The application supports two AI models:
- SmolLM3-3B: Local Hugging Face model for fast, lightweight inference
- gpt-oss-20b: Via Ollama integration for alternative model responses
┌─────────────────┐ ┌─────────────────┐ ┌─────────────────┐
│ Flask App │ │ Temporal │ │ Worker │
│ │◄──►│ Server │◄──►│ (AI Models) │
│ │ │ │ │ │
│ • Web Interface │ │ • Workflow │ │ • SmolLM3-3B │
│ • Model Selection│ │ Queue │ │ • gpt-oss-20b (Ollama)│
│ • WebSockets │ │ • Job Management│ │ • Inference │
│ • Status Updates│ │ • Retry Logic │ │ • Model Routing │
└─────────────────┘ └─────────────────┘ └─────────────────┘
- This project has 3 major components that communicate with each other.

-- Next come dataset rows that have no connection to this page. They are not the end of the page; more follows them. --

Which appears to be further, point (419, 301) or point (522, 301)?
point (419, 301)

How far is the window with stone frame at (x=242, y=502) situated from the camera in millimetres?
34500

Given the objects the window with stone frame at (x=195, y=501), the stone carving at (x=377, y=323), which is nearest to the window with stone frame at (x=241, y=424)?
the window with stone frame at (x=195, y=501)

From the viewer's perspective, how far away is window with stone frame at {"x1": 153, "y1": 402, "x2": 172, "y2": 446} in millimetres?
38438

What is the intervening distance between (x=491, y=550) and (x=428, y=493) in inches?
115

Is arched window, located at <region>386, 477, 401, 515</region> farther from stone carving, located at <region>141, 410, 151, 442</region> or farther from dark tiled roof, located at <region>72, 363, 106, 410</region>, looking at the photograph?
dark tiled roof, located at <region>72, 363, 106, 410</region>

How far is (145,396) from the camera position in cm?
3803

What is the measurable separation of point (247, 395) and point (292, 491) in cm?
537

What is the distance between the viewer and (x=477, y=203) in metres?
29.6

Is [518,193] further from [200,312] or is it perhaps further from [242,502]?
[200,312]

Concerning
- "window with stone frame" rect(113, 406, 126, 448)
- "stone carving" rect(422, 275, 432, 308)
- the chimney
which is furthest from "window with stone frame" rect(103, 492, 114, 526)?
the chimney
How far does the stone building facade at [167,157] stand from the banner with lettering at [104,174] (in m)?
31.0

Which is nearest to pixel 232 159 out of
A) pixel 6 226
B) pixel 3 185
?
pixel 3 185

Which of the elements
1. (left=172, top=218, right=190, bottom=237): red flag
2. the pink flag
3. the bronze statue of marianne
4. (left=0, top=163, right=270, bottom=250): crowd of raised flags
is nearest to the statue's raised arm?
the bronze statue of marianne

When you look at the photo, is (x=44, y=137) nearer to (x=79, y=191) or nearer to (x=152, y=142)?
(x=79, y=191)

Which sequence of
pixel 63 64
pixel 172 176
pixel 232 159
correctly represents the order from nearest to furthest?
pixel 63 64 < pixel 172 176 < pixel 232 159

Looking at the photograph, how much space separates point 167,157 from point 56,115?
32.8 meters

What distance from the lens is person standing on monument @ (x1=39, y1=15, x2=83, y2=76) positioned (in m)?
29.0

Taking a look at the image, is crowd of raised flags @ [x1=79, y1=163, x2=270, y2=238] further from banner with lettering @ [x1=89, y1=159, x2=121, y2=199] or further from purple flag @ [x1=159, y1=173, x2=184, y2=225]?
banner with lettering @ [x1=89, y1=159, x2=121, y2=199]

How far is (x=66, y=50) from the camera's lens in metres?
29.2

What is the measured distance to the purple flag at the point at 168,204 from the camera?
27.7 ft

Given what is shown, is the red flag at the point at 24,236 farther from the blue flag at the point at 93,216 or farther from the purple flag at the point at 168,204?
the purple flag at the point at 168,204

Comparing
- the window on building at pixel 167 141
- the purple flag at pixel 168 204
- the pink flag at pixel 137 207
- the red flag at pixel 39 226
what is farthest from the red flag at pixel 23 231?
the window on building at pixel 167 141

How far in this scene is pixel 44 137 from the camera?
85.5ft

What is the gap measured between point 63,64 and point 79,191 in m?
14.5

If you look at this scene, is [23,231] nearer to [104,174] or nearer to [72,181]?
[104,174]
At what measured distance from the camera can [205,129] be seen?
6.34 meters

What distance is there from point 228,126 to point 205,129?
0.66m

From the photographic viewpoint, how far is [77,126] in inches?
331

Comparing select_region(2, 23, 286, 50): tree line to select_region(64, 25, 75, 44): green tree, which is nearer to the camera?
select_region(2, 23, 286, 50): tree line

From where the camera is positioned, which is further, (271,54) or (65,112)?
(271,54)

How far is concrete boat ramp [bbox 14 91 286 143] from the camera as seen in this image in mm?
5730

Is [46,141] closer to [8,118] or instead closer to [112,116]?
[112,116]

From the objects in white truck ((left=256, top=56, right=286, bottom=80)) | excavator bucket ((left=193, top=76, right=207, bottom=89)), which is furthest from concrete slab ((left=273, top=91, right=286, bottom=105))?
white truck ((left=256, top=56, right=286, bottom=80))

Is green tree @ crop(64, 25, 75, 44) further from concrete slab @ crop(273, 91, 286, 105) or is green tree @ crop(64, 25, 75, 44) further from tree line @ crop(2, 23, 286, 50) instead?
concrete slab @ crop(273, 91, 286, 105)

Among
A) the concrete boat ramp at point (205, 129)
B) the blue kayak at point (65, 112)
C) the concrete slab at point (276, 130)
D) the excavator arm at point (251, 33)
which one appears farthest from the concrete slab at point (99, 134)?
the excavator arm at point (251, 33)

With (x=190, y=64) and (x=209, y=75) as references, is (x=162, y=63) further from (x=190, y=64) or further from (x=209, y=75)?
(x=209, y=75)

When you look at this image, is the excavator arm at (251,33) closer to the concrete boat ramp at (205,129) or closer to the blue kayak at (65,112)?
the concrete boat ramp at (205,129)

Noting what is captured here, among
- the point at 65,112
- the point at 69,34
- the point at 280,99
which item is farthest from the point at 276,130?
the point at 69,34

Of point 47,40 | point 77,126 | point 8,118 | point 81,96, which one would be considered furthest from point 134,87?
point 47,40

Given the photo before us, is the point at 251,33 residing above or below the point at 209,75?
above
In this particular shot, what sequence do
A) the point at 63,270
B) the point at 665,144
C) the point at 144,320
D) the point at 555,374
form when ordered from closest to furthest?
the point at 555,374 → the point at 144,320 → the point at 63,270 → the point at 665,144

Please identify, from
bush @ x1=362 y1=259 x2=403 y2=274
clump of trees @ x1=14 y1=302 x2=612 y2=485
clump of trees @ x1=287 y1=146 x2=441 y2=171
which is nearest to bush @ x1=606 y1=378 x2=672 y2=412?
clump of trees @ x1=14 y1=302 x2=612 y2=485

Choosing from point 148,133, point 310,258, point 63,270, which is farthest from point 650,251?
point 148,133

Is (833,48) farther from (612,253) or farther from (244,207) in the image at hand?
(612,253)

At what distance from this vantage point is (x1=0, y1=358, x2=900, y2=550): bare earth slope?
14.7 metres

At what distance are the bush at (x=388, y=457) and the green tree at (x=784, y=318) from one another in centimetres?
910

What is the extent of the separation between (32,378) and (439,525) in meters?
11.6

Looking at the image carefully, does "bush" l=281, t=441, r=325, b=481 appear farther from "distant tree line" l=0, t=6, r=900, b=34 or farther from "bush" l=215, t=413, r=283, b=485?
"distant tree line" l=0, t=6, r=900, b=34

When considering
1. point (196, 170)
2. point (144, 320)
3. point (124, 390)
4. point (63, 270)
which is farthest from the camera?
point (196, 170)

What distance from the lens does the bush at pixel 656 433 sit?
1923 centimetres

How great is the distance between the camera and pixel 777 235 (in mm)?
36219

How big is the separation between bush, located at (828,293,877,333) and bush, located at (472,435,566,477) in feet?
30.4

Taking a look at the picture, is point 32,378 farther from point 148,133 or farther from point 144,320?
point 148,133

- The flask app manages our frontend with model selection, pushes out updates to a browser using WebSockets, and creates new workflows to be coordinated by our temporal server.
- The Temporal server assigns work to our worker, manages the queue, handles retries and more.
- Our worker executes the selected AI model (SmolLM3-3B via transformers or gpt-oss-20b via Ollama) and returns the results of our questions.
The specific files include:
- Flask Application (
app.py): Web server handling HTTP requests and WebSockets connections - Temporal Workflows (
workflows.py): Defines the workflow structure with retry policies. - Activities (
activities.py): Handles the actual AI model inference logic with routing between SmolLM3-3B and gpt-oss-20b - Worker (
run_worker.py): Temporal worker that processes queued workflows - Frontend (
templates/,static/,): Frontend that leverages the orbit CSS framework to create the circular layout and client-side JavaScript to communicated with the flask server using WebSockets to update the page as information is returned from our worker.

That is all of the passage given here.